Transcribe only the part of the listing below that begins at the line containing "Of the point" and runs to its final line, keeping both ends.
------ Source records ------
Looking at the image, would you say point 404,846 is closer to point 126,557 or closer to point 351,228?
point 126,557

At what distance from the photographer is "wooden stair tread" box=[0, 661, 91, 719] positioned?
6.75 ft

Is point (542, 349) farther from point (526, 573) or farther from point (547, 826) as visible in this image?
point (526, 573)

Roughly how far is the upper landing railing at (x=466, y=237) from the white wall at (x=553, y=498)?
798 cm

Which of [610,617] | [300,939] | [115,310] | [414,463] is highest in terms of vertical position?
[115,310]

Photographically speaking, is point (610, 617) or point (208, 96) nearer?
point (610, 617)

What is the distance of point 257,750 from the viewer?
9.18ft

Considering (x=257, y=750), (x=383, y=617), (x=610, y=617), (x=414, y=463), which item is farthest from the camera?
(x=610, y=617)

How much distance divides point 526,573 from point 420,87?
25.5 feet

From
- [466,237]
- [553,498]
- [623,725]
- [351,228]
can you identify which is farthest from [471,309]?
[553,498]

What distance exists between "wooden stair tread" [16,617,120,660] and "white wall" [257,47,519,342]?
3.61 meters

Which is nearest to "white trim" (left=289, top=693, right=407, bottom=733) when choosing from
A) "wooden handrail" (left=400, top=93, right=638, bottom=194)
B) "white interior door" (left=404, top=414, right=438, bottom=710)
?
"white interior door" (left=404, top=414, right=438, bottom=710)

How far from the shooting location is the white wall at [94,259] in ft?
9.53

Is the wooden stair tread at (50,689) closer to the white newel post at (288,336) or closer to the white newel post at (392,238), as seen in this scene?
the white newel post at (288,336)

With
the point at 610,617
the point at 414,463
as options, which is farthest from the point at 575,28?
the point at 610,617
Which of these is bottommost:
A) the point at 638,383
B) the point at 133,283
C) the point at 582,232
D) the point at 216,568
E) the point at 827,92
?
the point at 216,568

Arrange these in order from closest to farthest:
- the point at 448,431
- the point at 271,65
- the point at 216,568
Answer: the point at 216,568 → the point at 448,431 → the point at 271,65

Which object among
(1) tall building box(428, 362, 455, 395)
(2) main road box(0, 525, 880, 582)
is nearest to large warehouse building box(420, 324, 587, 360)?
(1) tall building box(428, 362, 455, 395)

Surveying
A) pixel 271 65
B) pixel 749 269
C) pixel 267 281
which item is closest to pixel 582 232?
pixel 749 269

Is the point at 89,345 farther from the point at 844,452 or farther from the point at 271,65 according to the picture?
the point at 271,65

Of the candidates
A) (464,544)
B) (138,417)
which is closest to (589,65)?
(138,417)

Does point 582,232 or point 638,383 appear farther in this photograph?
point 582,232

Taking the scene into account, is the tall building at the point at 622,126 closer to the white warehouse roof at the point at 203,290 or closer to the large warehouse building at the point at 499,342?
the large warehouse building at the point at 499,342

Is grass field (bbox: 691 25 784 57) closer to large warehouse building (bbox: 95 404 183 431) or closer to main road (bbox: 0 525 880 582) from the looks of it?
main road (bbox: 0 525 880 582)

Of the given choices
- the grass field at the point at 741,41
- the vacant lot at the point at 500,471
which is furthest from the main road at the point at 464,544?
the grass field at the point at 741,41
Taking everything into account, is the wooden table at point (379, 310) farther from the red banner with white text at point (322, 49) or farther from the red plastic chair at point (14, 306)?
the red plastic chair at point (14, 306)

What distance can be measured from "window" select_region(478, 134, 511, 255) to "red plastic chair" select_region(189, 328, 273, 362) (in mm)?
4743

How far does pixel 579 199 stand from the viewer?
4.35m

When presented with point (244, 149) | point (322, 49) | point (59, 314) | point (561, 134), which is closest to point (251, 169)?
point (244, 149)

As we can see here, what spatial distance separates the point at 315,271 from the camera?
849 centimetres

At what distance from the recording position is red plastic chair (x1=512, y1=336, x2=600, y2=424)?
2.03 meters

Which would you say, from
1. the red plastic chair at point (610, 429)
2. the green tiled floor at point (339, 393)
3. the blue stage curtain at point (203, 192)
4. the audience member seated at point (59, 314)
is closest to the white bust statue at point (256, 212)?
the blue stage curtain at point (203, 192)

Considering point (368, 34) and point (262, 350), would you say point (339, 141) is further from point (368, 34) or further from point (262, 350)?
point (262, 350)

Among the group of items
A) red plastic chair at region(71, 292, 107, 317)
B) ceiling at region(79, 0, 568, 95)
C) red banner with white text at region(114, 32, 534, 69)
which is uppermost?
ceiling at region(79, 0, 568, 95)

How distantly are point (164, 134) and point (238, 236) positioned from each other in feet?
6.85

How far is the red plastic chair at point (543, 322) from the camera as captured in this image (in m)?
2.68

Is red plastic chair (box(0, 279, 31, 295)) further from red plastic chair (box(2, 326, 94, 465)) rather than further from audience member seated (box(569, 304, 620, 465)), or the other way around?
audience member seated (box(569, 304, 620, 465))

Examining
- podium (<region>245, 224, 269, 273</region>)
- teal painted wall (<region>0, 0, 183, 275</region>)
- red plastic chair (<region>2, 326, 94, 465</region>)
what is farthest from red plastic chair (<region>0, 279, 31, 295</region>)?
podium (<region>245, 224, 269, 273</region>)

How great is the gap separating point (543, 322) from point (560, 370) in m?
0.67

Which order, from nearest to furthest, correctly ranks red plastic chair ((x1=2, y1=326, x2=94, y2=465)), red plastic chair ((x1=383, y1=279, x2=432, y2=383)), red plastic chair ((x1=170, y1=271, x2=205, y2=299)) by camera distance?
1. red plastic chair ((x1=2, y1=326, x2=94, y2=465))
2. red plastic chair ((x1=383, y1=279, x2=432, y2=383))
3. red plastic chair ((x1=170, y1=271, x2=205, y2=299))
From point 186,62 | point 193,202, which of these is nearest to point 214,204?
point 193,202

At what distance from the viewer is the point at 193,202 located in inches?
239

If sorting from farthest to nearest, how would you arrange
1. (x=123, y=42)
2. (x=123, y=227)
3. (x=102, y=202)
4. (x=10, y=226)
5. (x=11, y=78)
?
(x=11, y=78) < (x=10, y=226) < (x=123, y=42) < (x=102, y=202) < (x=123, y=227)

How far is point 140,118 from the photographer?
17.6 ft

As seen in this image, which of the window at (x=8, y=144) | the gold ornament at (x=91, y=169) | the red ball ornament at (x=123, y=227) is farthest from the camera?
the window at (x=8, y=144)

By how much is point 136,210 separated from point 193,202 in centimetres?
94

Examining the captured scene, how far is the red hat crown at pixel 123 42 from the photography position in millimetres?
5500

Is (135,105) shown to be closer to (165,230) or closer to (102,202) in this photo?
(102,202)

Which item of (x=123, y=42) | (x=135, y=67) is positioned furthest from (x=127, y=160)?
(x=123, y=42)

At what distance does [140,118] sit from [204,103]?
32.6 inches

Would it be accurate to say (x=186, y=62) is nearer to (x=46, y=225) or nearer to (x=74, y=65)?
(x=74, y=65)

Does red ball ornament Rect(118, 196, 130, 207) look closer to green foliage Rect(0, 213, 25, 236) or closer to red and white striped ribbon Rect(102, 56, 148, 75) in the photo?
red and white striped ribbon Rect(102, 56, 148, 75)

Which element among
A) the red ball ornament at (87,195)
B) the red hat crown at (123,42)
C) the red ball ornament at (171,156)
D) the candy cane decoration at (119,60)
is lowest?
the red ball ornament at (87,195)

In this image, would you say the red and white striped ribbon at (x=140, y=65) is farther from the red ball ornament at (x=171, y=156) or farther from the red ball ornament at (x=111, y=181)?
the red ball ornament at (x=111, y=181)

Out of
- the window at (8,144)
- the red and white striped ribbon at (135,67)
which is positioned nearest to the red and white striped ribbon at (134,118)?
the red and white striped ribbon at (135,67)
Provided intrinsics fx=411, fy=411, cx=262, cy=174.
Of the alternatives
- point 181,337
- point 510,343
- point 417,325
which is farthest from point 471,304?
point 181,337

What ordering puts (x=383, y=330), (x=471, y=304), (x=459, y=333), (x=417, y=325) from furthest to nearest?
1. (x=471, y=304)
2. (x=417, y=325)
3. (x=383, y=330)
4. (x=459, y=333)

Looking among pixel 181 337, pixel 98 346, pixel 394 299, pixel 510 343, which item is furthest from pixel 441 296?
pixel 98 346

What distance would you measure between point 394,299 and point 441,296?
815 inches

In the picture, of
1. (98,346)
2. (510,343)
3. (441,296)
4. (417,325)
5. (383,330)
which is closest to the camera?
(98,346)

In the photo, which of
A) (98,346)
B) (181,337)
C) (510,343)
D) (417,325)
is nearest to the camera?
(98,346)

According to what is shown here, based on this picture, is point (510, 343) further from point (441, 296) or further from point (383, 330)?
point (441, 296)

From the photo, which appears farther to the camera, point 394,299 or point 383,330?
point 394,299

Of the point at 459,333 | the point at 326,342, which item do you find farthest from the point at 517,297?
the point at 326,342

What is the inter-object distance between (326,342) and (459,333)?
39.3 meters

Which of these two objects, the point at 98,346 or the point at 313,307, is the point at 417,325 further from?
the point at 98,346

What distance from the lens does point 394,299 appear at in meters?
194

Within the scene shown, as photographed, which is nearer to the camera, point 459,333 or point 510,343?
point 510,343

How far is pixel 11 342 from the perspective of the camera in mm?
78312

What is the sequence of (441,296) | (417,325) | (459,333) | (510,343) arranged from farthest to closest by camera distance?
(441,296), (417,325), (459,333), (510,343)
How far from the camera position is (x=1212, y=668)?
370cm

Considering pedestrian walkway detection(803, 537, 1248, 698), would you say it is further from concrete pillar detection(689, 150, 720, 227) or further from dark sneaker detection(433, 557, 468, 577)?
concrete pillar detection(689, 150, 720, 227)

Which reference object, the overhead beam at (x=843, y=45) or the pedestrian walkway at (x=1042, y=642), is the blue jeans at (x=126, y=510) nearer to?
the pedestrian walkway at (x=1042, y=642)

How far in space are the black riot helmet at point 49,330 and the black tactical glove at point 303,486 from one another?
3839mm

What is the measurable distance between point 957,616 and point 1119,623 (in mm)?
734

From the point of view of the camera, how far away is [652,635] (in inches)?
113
------
| Reply to the exercise |
Of the point at 459,333 | the point at 326,342, which item do you find farthest from the point at 517,297?
the point at 326,342

What is the inter-object distance between (326,342) and (459,333)?
39.3 meters

Which of these two objects, the point at 98,346 or the point at 313,307, is the point at 417,325 further from?
the point at 98,346

What distance from the lens does point 394,299 appear at in meters?
194

Within the scene shown, as photographed, which is nearer to the camera, point 459,333 or point 510,343?
point 510,343

How far is pixel 11 342 from the perspective of the camera in mm?
78312

What is the sequence of (441,296) | (417,325) | (459,333) | (510,343) arranged from farthest to closest by camera distance?
(441,296), (417,325), (459,333), (510,343)
How far from the camera position is (x=1212, y=668)?
370cm

Considering pedestrian walkway detection(803, 537, 1248, 698), would you say it is further from concrete pillar detection(689, 150, 720, 227) or further from dark sneaker detection(433, 557, 468, 577)?
concrete pillar detection(689, 150, 720, 227)

Which reference object, the overhead beam at (x=843, y=45) or the pedestrian walkway at (x=1042, y=642), is the blue jeans at (x=126, y=510) nearer to?
the pedestrian walkway at (x=1042, y=642)

How far in space are the black riot helmet at point 49,330 and the black tactical glove at point 303,486 from one another?
3839mm

What is the measurable distance between point 957,616 and point 1119,623 (in mm)?
734

From the point of view of the camera, how far away is [652,635] (in inches)?
113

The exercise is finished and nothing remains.